Long time women’s advocate, author and psychotherapist Dr Betty McLellan situates activism against the sexualisation of girls within the broader context of advocacy for women and girls in the women’s movement. McLellan demonstrates how off the mark it is to interpret the ‘sexual revolution’ as a great leap forward in women’s quest for equality.
Steve Biddulph, whose writings have assisted many parents in raising boys, offers personal reflections on girls and the stifling, life-sucking culture in which they are being raised: ‘In a piecemeal, cumulative way, this is invading and tarnishing girls’ vision of themselves, making it almost impossible to put together a positive and integrated sense of self.’
Tania Andrusiak, author of Adproofing Your Kids (2009), challenges all women to make changes at a personal level, especially in the way they treat each other. Tania calls for supportive alliances and friendships across the differences that women have. ‘If more women reassured each other that they had companions on this battlefield, if we decided to create a supportive sisterhood, if we chose to give each other a break and stop competing, how much easier would it be?’
Getting Real ends with the inspiring contribution of comedian and founder of Kids Free 2B Kids Julie Gale, whose appearances at events dressed as a cross between a Bratz doll/Pussycat doll/ Playboy bunny have become almost legendary. Julie shows what one woman’s activism can achieve, stirs us into action and gives us hope for change. Her chapter seemed the perfect note on which to end this collection.
This book is not only about girls. It has to be about women as well. We make no apology for that. Girls become women, and the way each is treated will have an impact on the other. It is a continuum: just as women are infantilised in pornography, little girls are adultified for male pleasure. We can’t address the sexualisation of girls in isolation. If the sexualisation of girls has become normalised, so has the sexualisation of women. Children won’t be freed from this harmful culture unless women are as well. This book calls for a re-personalisation of girls—and women—in which we recognise that all are unique and deserving of respect. The same applies to boys and men. We all need to be re-sensitised to the importance of being treated with respect and dignity.
Identifying real values, resisting dehumanisation: a new movement for women and girls
A culture obsessed with exhibitionist sexualised display and climbing as high as you can on a sexual hierarchy limits the freedom of girls to explore all the other facets of their lives.

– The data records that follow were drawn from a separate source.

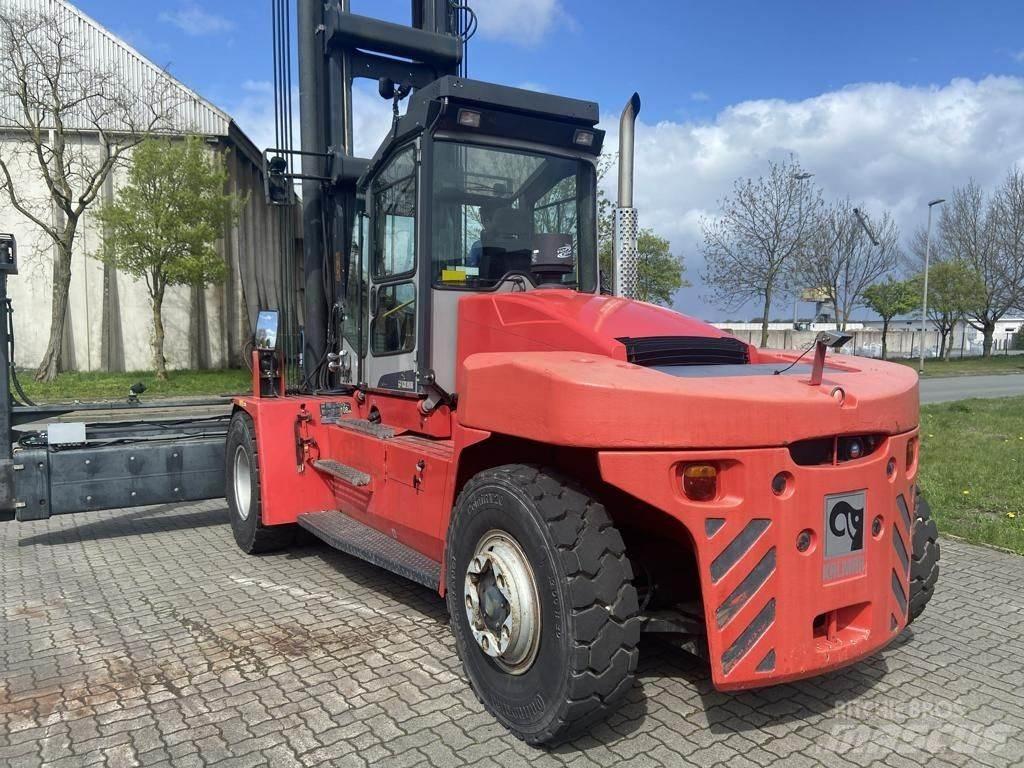 Kalmar DCE70-35E4 Μηχανές χειρισμού εμπορευματοκιβωτίων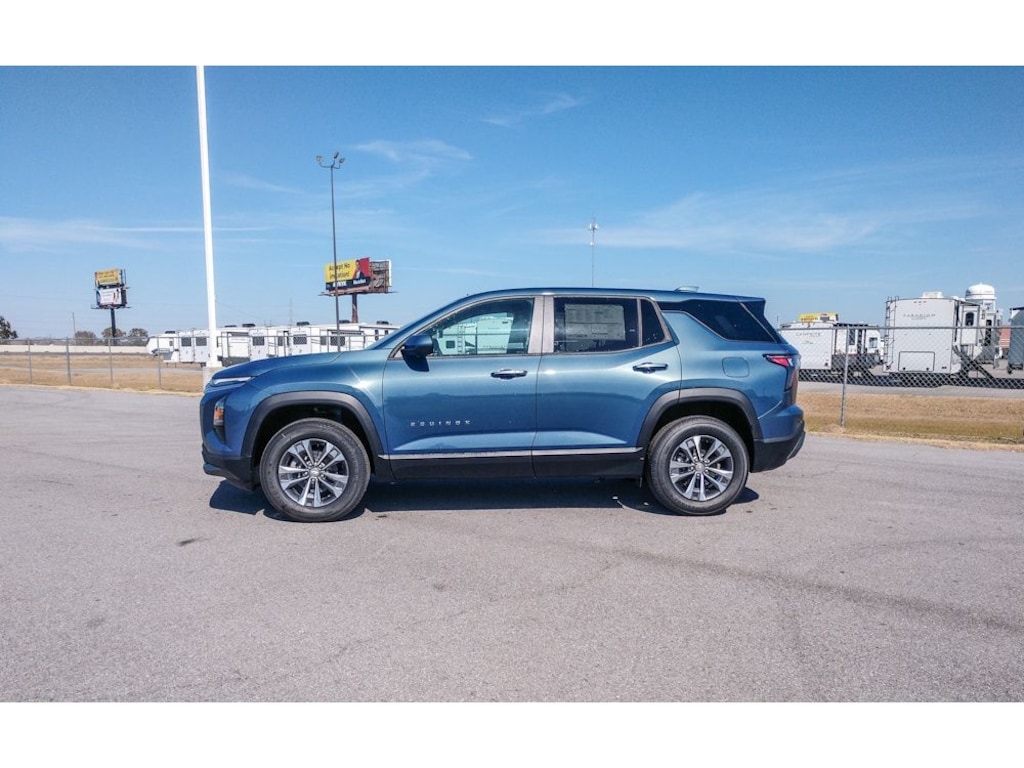 New 2026 Chevrolet Equinox LT SUV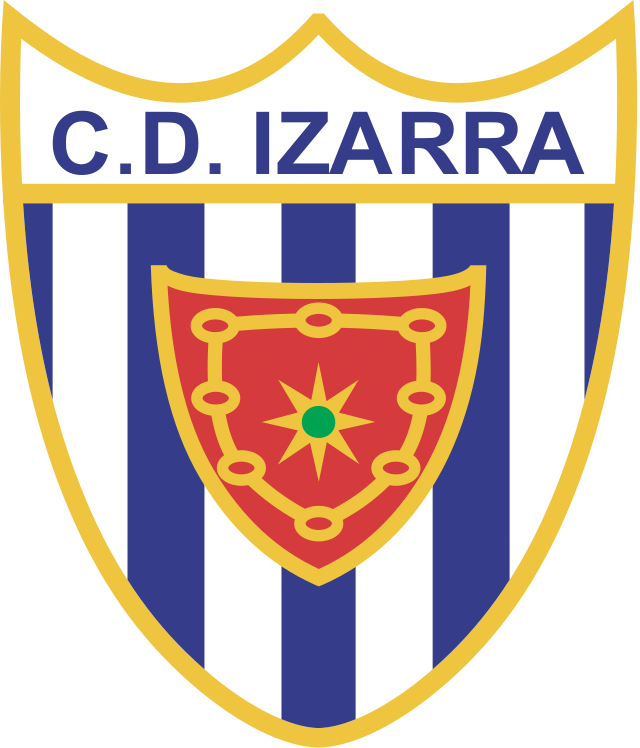 Logo du CD Izarra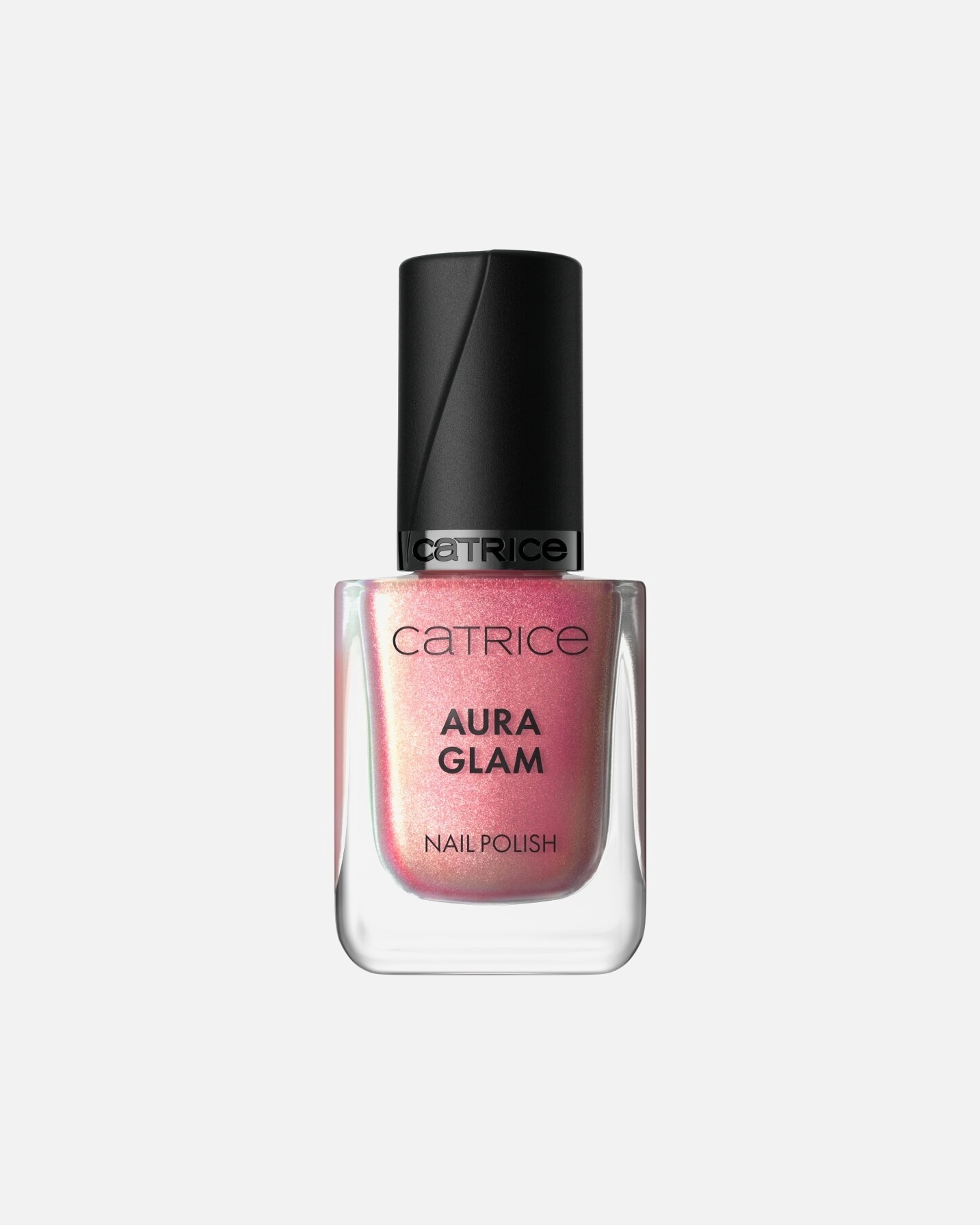 Vernis pour Unisexe Catrice Aura Glam 020 Solar Seduction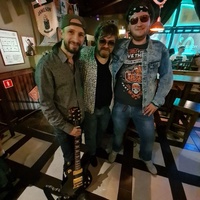The Vamp Blues Band 2025 The Vamp Blues Band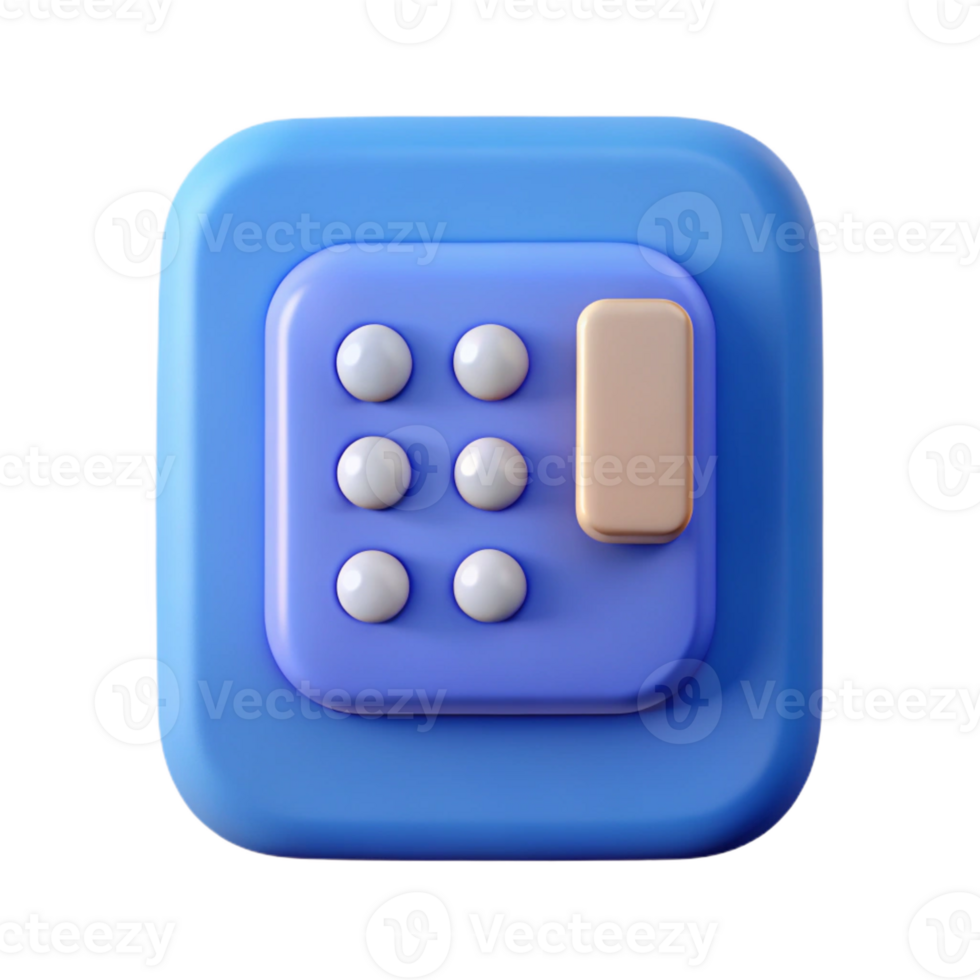 fascinating timeless Phone icon with a keypad. Clean lines, minimal design with Scalable Design. png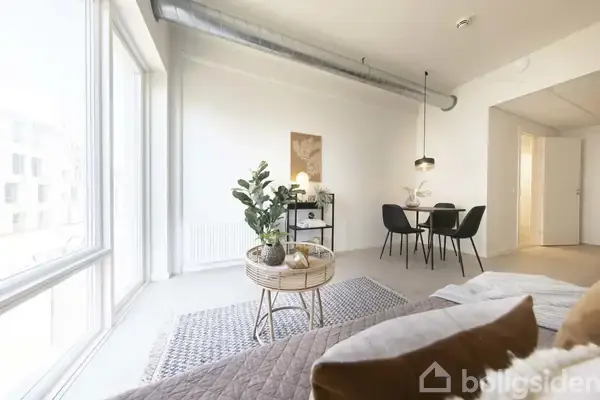 Ejerlejlighed på Jorisvej 3, 3. 15., 2300 København S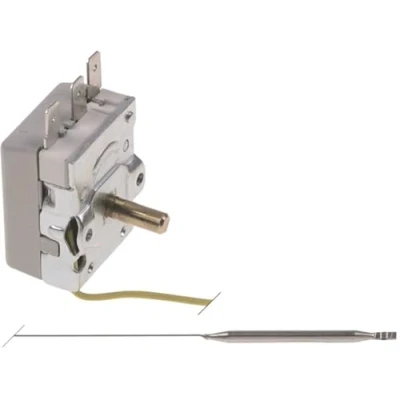 Image of TECASA Universal Thermostat 1 Pin Sensor Diameter 6 x 92 mm 1CO 30 120C
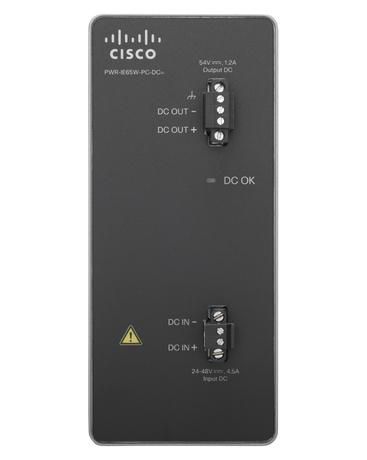 PoE DC Input Power Module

The American Psychological Association makes the vital point that ‘sexualization practices may function to keep girls
“in their place” as objects of sexual attraction and beauty, significantly limiting their free thinking and movement in the world’ (APA TSG 2007, p. 22).
Girls should be rewarded for thinking for themselves, exploring meaning and values and making a mark in the world that goes beyond the airhead cult of celebrity and fashion. They can be engineers, scientists, lawyers and politicians. They can be hairdressers, teachers, army officers, journalists and mothers. They are valued in boardrooms, universities, the media, sport, banking, disaster relief and international diplomacy. But just when it seems we have made so much progress, young women are told to let their bodies do the talking:
Shush girl shut your lips,
Do the Hellen Keller and talk with your hips
—‘Don’t Trust Me’ by 3OH!3
3OH!3 not only gets her name wrong (it’s Helen Keller). The group also seems not to care how disrespectful their song is in appropriating the name of such a heroine as Keller, a visually impaired woman who overcame many obstacles; an advocate for women and people with disabilities, a militant suffragist who not only didn’t talk with her hips, but was completely unconcerned with outward appearances.
A young artist I know who struggles with an eating disorder and exercise addiction expressed it this way: ‘I feel it’s essential that not only girls, but women, are able to identify the real values we should nurture, and the deeply dishonest images and ideas we are fed’ (personal correspondence, July 22, 2007).